Given passage:
────────

Also on December 22, 2016, the Company entered into a limited liability agreement of Masterson West II with Masterson West (the "LLC Agreement").  Pursuant to the Contribution Agreement and the LLC Agreement, Masterson West was immediately entitled to a distribution of the 2,000,000 shares of Common Stock, but is only entitled to a distribution of all or a portion of the 38,000,000 shares of Common Stock if and when the final closing occurs.
 
In connection with the contribution of the Contributed Properties by Masterson West, at the final closing, Masterson West II will assume a credit facility affiliated with the Contributed Properties that has approximately $20,000,000 outstanding as of the date hereof.  Masterson West and the Company intends to use the cash consideration paid by the Company at the final closing to pay down such credit facility and/or as working capital to continue to develop the Contributed Properties.  If the proceeds are used to pay down part or all of such credit facility, the credit facility will be used to continue to develop the Contributed Properties.

────────

Data supplied:

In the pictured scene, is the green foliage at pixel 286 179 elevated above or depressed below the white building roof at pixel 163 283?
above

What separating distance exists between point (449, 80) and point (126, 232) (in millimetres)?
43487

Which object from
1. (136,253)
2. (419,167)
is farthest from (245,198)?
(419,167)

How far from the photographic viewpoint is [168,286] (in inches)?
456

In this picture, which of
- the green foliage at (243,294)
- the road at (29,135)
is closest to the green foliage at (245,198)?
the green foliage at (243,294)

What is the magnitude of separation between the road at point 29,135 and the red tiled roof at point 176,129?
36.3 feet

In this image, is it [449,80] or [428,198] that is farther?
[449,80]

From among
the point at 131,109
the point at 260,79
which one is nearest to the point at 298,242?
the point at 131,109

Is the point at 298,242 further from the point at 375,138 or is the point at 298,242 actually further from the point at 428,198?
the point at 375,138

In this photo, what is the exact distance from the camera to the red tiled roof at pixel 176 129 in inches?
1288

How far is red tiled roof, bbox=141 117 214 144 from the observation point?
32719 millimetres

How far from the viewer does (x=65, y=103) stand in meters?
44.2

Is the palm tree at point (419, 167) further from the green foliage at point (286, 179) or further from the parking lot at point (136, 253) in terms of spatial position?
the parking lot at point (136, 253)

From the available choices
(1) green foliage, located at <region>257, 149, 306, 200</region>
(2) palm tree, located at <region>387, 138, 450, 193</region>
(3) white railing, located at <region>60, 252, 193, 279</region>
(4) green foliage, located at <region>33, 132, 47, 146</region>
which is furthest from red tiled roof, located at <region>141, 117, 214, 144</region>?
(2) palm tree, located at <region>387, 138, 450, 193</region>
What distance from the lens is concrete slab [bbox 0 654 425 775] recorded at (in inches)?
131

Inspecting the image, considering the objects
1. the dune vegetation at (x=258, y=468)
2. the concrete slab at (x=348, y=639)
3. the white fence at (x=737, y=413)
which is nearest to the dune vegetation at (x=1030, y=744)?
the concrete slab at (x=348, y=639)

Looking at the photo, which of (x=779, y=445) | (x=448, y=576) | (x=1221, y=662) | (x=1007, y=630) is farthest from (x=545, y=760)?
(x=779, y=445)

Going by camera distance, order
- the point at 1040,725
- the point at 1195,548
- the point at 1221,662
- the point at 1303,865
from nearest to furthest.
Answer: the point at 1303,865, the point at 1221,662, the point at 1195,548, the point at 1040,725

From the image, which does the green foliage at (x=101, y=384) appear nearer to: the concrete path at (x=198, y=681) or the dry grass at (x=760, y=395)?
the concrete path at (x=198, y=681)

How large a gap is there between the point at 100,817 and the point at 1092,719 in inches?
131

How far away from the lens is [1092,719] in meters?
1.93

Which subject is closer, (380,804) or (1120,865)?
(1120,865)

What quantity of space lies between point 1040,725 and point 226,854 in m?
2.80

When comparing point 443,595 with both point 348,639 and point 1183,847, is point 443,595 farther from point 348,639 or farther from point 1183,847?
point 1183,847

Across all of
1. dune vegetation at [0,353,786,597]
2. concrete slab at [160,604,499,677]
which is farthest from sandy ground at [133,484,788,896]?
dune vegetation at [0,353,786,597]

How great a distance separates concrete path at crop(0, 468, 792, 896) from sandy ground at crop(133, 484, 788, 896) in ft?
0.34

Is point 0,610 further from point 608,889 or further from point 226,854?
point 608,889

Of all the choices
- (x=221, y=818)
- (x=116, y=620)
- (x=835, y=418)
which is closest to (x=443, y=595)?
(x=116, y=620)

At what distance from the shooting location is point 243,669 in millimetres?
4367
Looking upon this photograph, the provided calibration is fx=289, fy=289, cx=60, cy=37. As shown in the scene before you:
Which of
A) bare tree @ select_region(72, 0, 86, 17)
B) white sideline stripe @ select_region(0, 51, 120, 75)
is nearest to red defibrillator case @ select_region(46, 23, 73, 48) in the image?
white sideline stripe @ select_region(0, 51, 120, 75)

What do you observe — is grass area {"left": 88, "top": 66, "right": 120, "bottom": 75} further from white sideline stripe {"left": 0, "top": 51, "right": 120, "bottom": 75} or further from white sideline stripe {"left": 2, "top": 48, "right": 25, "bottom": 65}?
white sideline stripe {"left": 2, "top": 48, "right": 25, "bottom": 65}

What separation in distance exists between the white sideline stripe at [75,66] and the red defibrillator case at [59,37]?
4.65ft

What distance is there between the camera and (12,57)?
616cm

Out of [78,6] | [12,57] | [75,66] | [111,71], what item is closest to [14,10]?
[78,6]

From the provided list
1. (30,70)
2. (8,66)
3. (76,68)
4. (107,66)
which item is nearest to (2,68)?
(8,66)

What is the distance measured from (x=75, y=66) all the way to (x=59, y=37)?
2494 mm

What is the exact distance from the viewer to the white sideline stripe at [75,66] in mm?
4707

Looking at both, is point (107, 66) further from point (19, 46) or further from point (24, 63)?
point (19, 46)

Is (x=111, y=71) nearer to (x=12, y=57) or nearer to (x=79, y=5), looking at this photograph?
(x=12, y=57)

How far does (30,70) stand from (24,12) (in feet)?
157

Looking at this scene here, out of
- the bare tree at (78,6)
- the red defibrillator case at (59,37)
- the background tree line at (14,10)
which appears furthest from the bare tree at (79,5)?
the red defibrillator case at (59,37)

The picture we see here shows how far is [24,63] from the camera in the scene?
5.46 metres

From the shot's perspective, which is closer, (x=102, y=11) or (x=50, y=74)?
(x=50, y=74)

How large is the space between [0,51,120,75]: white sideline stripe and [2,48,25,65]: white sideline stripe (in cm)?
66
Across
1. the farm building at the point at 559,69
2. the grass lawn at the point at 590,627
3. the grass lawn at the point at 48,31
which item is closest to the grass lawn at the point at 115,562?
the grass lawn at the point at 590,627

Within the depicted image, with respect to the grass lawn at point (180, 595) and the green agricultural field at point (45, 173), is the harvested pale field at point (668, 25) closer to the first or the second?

────────

Required work:
A. Copy the Masterson West passage from "In connection with" up to and including "used to continue to develop the Contributed Properties.".
B. According to the Masterson West passage, roughly how much is outstanding on the credit facility that Masterson West II will assume?
C. Pick up the Masterson West passage after its final sentence and keep writing it.
The listing comes from a separate source.

Task responses:
A.
In connection with the contribution of the Contributed Properties by Masterson West, at the final closing, Masterson West II will assume a credit facility affiliated with the Contributed Properties that has approximately $20,000,000 outstanding as of the date hereof.  Masterson West and the Company intends to use the cash consideration paid by the Company at the final closing to pay down such credit facility and/or as working capital to continue to develop the Contributed Properties.  If the proceeds are used to pay down part or all of such credit facility, the credit facility will be used to continue to develop the Contributed Properties.

B. About $20,000,000.

C.
 
On February 18, 2017, Gary C. Adams, the majority owner of Masterson West unexpectedly passed away. As a result of this development, the final closing did not occur on April 1, 2017, the final close date  per the Contribution Agreement. Though the transaction did not close before the stated final closing date, the Agreement remains in effect until one or both parties serve a notice of termination. As of the date of this filing, neither party has elected to terminate the Contribution Agreement. The Company is continuing its discussions with representatives of Masterson West regarding a potential transaction.
 
 
4.                EQUITY

Diluted Earnings per Share ("EPS") gives effect to all dilutive potential common shares outstanding during the period. The computation of Diluted EPS does not assume conversion, exercise or contingent exercise of securities that would have an anti-dilutive effect on losses.  As a result, if there is a loss from continuing operations, Diluted EPS is computed in the same manner as Basic EPS.  At June 30, 2018 and 2017, the Company had 4,167 and 1,154,167 respectively, options outstanding  that were not included in the calculation of earnings per share for the periods then ended.  Such financial instruments may become dilutive and would then need to be included in future calculations of Diluted EPS.  At June 30, 2018 and 2017, the outstanding options were considered anti-dilutive since the strike prices were above the market price and since the Company has incurred losses year to date.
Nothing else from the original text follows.